Opportunity at Air Force Research Laboratory (AFRL)
Energetic Nanocluster Thin Films
Munitions Directorate, RW/Ordnance Division
||Eglin Air Force Base, FL 325426810
|Lindsay, C. Michael
Metallic fuels are attractive alternatives to organic fuels in energetic materials, due to their higher energy densities and favorable mechanical properties. However, so far the addition of reactive metals into explosive systems has had limited application, primarily because of the relatively slow rate of energy release. It has been proposed that to overcome this limitation, the domain sizes of the fuel be reduced to the nanoscale, where the kinetics may reasonably be expected to approach those of conventional molecular explosives. Investigations of such nanometric metal fuel particles have been limited to a small number of systems and are complicated because oxidation at the surface of the fuel particles is difficult to avoid. At the smallest domain sizes, where the kinetics should be most favorable, the oxide layer at the surface of the metal fuel particles makes up a significant portion of the total volume, thereby introducing unacceptable amounts of inert material. Recent promising experiments have revealed that certain compositions and morphologies of nanometric clusters (e.g., Al13-) are preferentially resistant to unintentional oxidation. A new research program underway at AFRL/MN aims to use modern cluster beam deposition techniques to search through a wide range of nanocluster compositions and morphologies-quickly-and to produce sufficient quantities of material to evaluate their macroscopic energetics and stability. Nanoclusters produced by laser vaporization, buffer-gas condensation and/or supersonic expansion in vacuum will be formed into a beam and soft-landed onto a substrate. Varieties of pure and mixed clusters will be explored and include novel metal/metal-oxide core-shell nanoclusters as a means of improving the intimate contact between the oxidizer and fuel. The composition, morphology, and reactivity of these nanoclusters will be probed before and after deposition using conventional spectroscopies, mass-spectrometry, calorimetry, and surface science methods.

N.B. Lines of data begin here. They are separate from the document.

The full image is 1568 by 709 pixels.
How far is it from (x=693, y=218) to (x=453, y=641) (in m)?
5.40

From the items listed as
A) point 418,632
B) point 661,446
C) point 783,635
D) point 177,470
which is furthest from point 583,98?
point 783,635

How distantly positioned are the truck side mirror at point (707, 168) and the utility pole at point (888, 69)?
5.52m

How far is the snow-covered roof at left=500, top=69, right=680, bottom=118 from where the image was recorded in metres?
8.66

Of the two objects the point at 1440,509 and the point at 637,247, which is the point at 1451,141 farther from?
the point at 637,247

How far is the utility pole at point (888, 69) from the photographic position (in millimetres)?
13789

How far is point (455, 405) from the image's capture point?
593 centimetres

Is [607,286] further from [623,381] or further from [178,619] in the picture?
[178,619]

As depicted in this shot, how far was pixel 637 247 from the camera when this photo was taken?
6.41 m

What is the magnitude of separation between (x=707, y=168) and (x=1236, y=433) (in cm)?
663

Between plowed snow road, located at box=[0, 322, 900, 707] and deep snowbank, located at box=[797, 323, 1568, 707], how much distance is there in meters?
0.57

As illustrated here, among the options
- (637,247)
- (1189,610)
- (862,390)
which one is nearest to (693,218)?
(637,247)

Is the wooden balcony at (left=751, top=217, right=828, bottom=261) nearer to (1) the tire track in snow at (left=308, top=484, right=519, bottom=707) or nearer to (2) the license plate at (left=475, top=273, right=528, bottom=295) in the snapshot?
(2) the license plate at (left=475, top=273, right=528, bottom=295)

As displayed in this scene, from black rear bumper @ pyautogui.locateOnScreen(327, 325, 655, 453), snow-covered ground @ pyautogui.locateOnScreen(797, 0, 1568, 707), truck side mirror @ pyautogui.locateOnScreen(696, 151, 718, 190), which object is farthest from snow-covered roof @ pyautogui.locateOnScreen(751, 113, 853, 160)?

Nanoclusters; Thermites; Core-shell particle; Rare gas clusters; Spectroscopy; Soft-landing; Deposition; Thin film; UHV; Surface science;
Open to U.S. citizens
Open to Postdoctoral and Senior applicants
$3,000 Supplement for Doctorates in Engineering & Computer Science
Postdoctoral and Senior Associates will receive an appropriately higher stipend based on the number of years of experience past their PhD.